**To do**
Copy all the lines of the listing below exactly. Skip the images.

**Given entries**
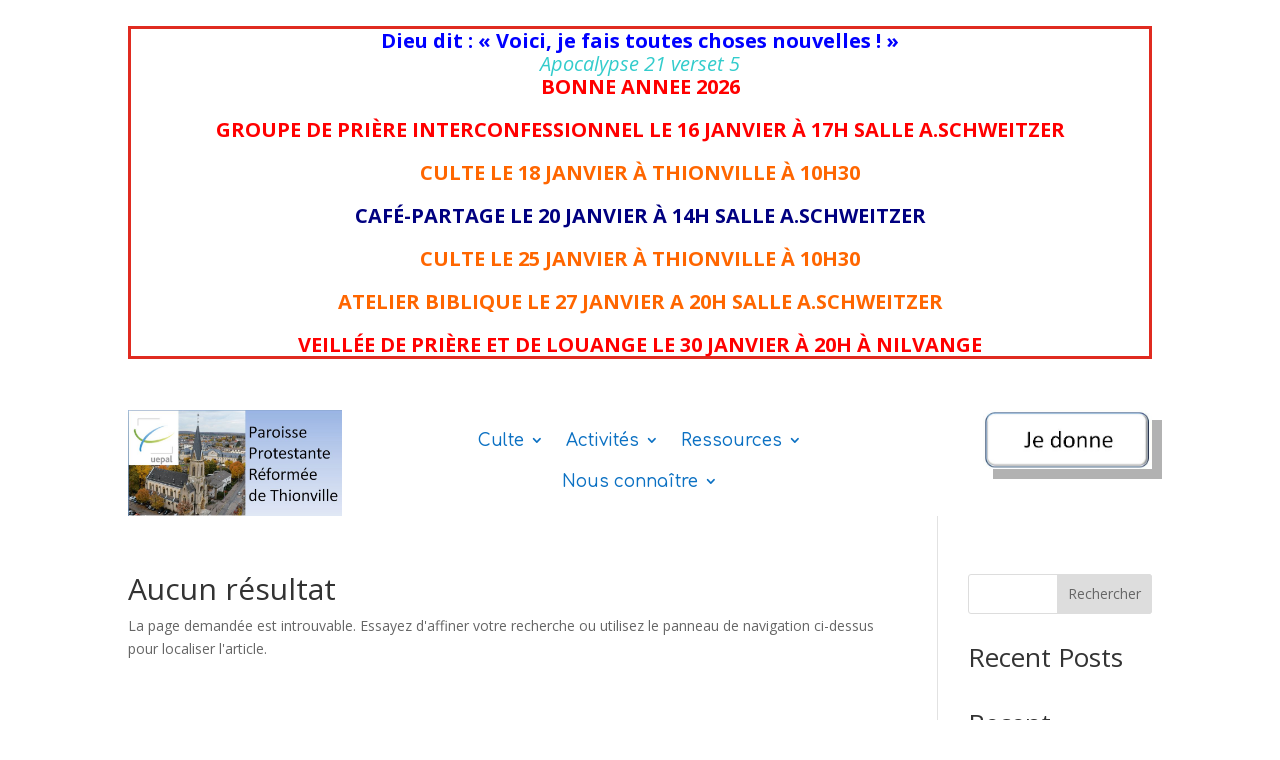

--- FILE ---
content_type: text/css
request_url: https://temple-protestant-thionville.org/wp/wp-content/et-cache/global/et-divi-customizer-global.min.css?ver=1765123618
body_size: 766
content:
body,.et_pb_column_1_2 .et_quote_content blockquote cite,.et_pb_column_1_2 .et_link_content a.et_link_main_url,.et_pb_column_1_3 .et_quote_content blockquote cite,.et_pb_column_3_8 .et_quote_content blockquote cite,.et_pb_column_1_4 .et_quote_content blockquote cite,.et_pb_blog_grid .et_quote_content blockquote cite,.et_pb_column_1_3 .et_link_content a.et_link_main_url,.et_pb_column_3_8 .et_link_content a.et_link_main_url,.et_pb_column_1_4 .et_link_content a.et_link_main_url,.et_pb_blog_grid .et_link_content a.et_link_main_url,body .et_pb_bg_layout_light .et_pb_post p,body .et_pb_bg_layout_dark .et_pb_post p{font-size:14px}.et_pb_slide_content,.et_pb_best_value{font-size:15px}@media only screen and (min-width:1350px){.et_pb_row{padding:27px 0}.et_pb_section{padding:54px 0}.single.et_pb_pagebuilder_layout.et_full_width_page .et_post_meta_wrapper{padding-top:81px}.et_pb_fullwidth_section{padding:0}}

--- FILE ---
content_type: text/css
request_url: https://temple-protestant-thionville.org/wp/wp-content/et-cache/73/et-core-unified-cpt-deferred-73.min.css?ver=1768341306
body_size: 3274
content:
.et-db #et-boc .et-l .et_pb_section_0_tb_header{min-height:auto}.et-db #et-boc .et-l .et_pb_section_0_tb_header.et_pb_section{padding-top:0px;padding-bottom:0px}.et-db #et-boc .et-l .et_pb_text_0_tb_header.et_pb_text{color:#E02B20!important}.et-db #et-boc .et-l .et_pb_text_0_tb_header{font-size:20px;border-width:3px;border-color:#E02B20;padding-top:0px!important;padding-bottom:0px!important}.et-db #et-boc .et-l .et_pb_row_1_tb_header.et_pb_row{padding-bottom:0px!important;padding-bottom:0px}.et-db #et-boc .et-l .et_pb_image_0_tb_header{width:100%;text-align:center}.et-db #et-boc .et-l .et_pb_menu_0_tb_header.et_pb_menu ul li a{font-family:'Comfortaa',display;font-size:17px;color:#0C71C3!important;line-height:1.5em}.et-db #et-boc .et-l .et_pb_menu_0_tb_header.et_pb_menu{background-color:#ffffff;min-height:92px}.et-db #et-boc .et-l .et_pb_menu_0_tb_header{padding-bottom:0px;margin-top:10px!important}.et-db #et-boc .et-l .et_pb_menu_0_tb_header.et_pb_menu ul li.current-menu-item a{color:#0C71C3!important}.et-db #et-boc .et-l .et_pb_menu_0_tb_header.et_pb_menu .nav li ul,.et-db #et-boc .et-l .et_pb_menu_0_tb_header.et_pb_menu .et_mobile_menu,.et-db #et-boc .et-l .et_pb_menu_0_tb_header.et_pb_menu .et_mobile_menu ul{background-color:#ffffff!important}.et-db #et-boc .et-l .et_pb_menu_0_tb_header .et_pb_menu_inner_container>.et_pb_menu__logo-wrap,.et-db #et-boc .et-l .et_pb_menu_0_tb_header .et_pb_menu__logo-slot{width:auto;max-width:100%}.et-db #et-boc .et-l .et_pb_menu_0_tb_header .et_pb_menu_inner_container>.et_pb_menu__logo-wrap .et_pb_menu__logo img,.et-db #et-boc .et-l .et_pb_menu_0_tb_header .et_pb_menu__logo-slot .et_pb_menu__logo-wrap img{height:auto;max-height:none}.et-db #et-boc .et-l .et_pb_menu_0_tb_header .mobile_nav .mobile_menu_bar:before,.et-db #et-boc .et-l .et_pb_menu_0_tb_header .et_pb_menu__icon.et_pb_menu__search-button,.et-db #et-boc .et-l .et_pb_menu_0_tb_header .et_pb_menu__icon.et_pb_menu__close-search-button,.et-db #et-boc .et-l .et_pb_menu_0_tb_header .et_pb_menu__icon.et_pb_menu__cart-button{color:#7EBEC5}.et-db #et-boc .et-l .et_pb_image_1_tb_header{padding-left:0px;margin-left:45px!important;text-align:left;margin-left:0}.et-db #et-boc .et-l .et_pb_image_1_tb_header .et_pb_image_wrap{box-shadow:10px 10px 0px 0px rgba(0,0,0,0.3)}@media only screen and (max-width:980px){.et-db #et-boc .et-l .et_pb_section_0_tb_header{min-height:auto}.et-db #et-boc .et-l .et_pb_section_0_tb_header.et_pb_section{padding-top:0px;padding-bottom:0px}.et-db #et-boc .et-l .et_pb_image_0_tb_header .et_pb_image_wrap img,.et-db #et-boc .et-l .et_pb_image_1_tb_header .et_pb_image_wrap img{width:auto}.et-db #et-boc .et-l .et_pb_menu_0_tb_header{margin-top:0px!important;margin-bottom:0px!important}.et-db #et-boc .et-l .et_pb_column_2_tb_header{padding-bottom:0px}}@media only screen and (min-width:768px) and (max-width:980px){.et-db #et-boc .et-l .et_pb_column_3_tb_header{display:none!important}}@media only screen and (max-width:767px){.et-db #et-boc .et-l .et_pb_section_0_tb_header{min-height:auto}.et-db #et-boc .et-l .et_pb_row_1_tb_header.et_pb_row{padding-bottom:0px!important;padding-bottom:0px!important}.et-db #et-boc .et-l .et_pb_image_0_tb_header .et_pb_image_wrap img,.et-db #et-boc .et-l .et_pb_image_1_tb_header .et_pb_image_wrap img{width:auto}.et-db #et-boc .et-l .et_pb_column_3_tb_header{display:none!important}.et-db #et-boc .et-l .et_pb_column_2_tb_header{padding-bottom:0px}}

**Answer to the exercise**
--- FILE ---
content_type: text/css
request_url: https://temple-protestant-thionville.org/wp/wp-content/et-cache/global/et-divi-customizer-global.min.css?ver=1765123618
body_size: 766
content:
body,.et_pb_column_1_2 .et_quote_content blockquote cite,.et_pb_column_1_2 .et_link_content a.et_link_main_url,.et_pb_column_1_3 .et_quote_content blockquote cite,.et_pb_column_3_8 .et_quote_content blockquote cite,.et_pb_column_1_4 .et_quote_content blockquote cite,.et_pb_blog_grid .et_quote_content blockquote cite,.et_pb_column_1_3 .et_link_content a.et_link_main_url,.et_pb_column_3_8 .et_link_content a.et_link_main_url,.et_pb_column_1_4 .et_link_content a.et_link_main_url,.et_pb_blog_grid .et_link_content a.et_link_main_url,body .et_pb_bg_layout_light .et_pb_post p,body .et_pb_bg_layout_dark .et_pb_post p{font-size:14px}.et_pb_slide_content,.et_pb_best_value{font-size:15px}@media only screen and (min-width:1350px){.et_pb_row{padding:27px 0}.et_pb_section{padding:54px 0}.single.et_pb_pagebuilder_layout.et_full_width_page .et_post_meta_wrapper{padding-top:81px}.et_pb_fullwidth_section{padding:0}}

--- FILE ---
content_type: text/css
request_url: https://temple-protestant-thionville.org/wp/wp-content/et-cache/73/et-core-unified-cpt-deferred-73.min.css?ver=1768341306
body_size: 3274
content:
.et-db #et-boc .et-l .et_pb_section_0_tb_header{min-height:auto}.et-db #et-boc .et-l .et_pb_section_0_tb_header.et_pb_section{padding-top:0px;padding-bottom:0px}.et-db #et-boc .et-l .et_pb_text_0_tb_header.et_pb_text{color:#E02B20!important}.et-db #et-boc .et-l .et_pb_text_0_tb_header{font-size:20px;border-width:3px;border-color:#E02B20;padding-top:0px!important;padding-bottom:0px!important}.et-db #et-boc .et-l .et_pb_row_1_tb_header.et_pb_row{padding-bottom:0px!important;padding-bottom:0px}.et-db #et-boc .et-l .et_pb_image_0_tb_header{width:100%;text-align:center}.et-db #et-boc .et-l .et_pb_menu_0_tb_header.et_pb_menu ul li a{font-family:'Comfortaa',display;font-size:17px;color:#0C71C3!important;line-height:1.5em}.et-db #et-boc .et-l .et_pb_menu_0_tb_header.et_pb_menu{background-color:#ffffff;min-height:92px}.et-db #et-boc .et-l .et_pb_menu_0_tb_header{padding-bottom:0px;margin-top:10px!important}.et-db #et-boc .et-l .et_pb_menu_0_tb_header.et_pb_menu ul li.current-menu-item a{color:#0C71C3!important}.et-db #et-boc .et-l .et_pb_menu_0_tb_header.et_pb_menu .nav li ul,.et-db #et-boc .et-l .et_pb_menu_0_tb_header.et_pb_menu .et_mobile_menu,.et-db #et-boc .et-l .et_pb_menu_0_tb_header.et_pb_menu .et_mobile_menu ul{background-color:#ffffff!important}.et-db #et-boc .et-l .et_pb_menu_0_tb_header .et_pb_menu_inner_container>.et_pb_menu__logo-wrap,.et-db #et-boc .et-l .et_pb_menu_0_tb_header .et_pb_menu__logo-slot{width:auto;max-width:100%}.et-db #et-boc .et-l .et_pb_menu_0_tb_header .et_pb_menu_inner_container>.et_pb_menu__logo-wrap .et_pb_menu__logo img,.et-db #et-boc .et-l .et_pb_menu_0_tb_header .et_pb_menu__logo-slot .et_pb_menu__logo-wrap img{height:auto;max-height:none}.et-db #et-boc .et-l .et_pb_menu_0_tb_header .mobile_nav .mobile_menu_bar:before,.et-db #et-boc .et-l .et_pb_menu_0_tb_header .et_pb_menu__icon.et_pb_menu__search-button,.et-db #et-boc .et-l .et_pb_menu_0_tb_header .et_pb_menu__icon.et_pb_menu__close-search-button,.et-db #et-boc .et-l .et_pb_menu_0_tb_header .et_pb_menu__icon.et_pb_menu__cart-button{color:#7EBEC5}.et-db #et-boc .et-l .et_pb_image_1_tb_header{padding-left:0px;margin-left:45px!important;text-align:left;margin-left:0}.et-db #et-boc .et-l .et_pb_image_1_tb_header .et_pb_image_wrap{box-shadow:10px 10px 0px 0px rgba(0,0,0,0.3)}@media only screen and (max-width:980px){.et-db #et-boc .et-l .et_pb_section_0_tb_header{min-height:auto}.et-db #et-boc .et-l .et_pb_section_0_tb_header.et_pb_section{padding-top:0px;padding-bottom:0px}.et-db #et-boc .et-l .et_pb_image_0_tb_header .et_pb_image_wrap img,.et-db #et-boc .et-l .et_pb_image_1_tb_header .et_pb_image_wrap img{width:auto}.et-db #et-boc .et-l .et_pb_menu_0_tb_header{margin-top:0px!important;margin-bottom:0px!important}.et-db #et-boc .et-l .et_pb_column_2_tb_header{padding-bottom:0px}}@media only screen and (min-width:768px) and (max-width:980px){.et-db #et-boc .et-l .et_pb_column_3_tb_header{display:none!important}}@media only screen and (max-width:767px){.et-db #et-boc .et-l .et_pb_section_0_tb_header{min-height:auto}.et-db #et-boc .et-l .et_pb_row_1_tb_header.et_pb_row{padding-bottom:0px!important;padding-bottom:0px!important}.et-db #et-boc .et-l .et_pb_image_0_tb_header .et_pb_image_wrap img,.et-db #et-boc .et-l .et_pb_image_1_tb_header .et_pb_image_wrap img{width:auto}.et-db #et-boc .et-l .et_pb_column_3_tb_header{display:none!important}.et-db #et-boc .et-l .et_pb_column_2_tb_header{padding-bottom:0px}}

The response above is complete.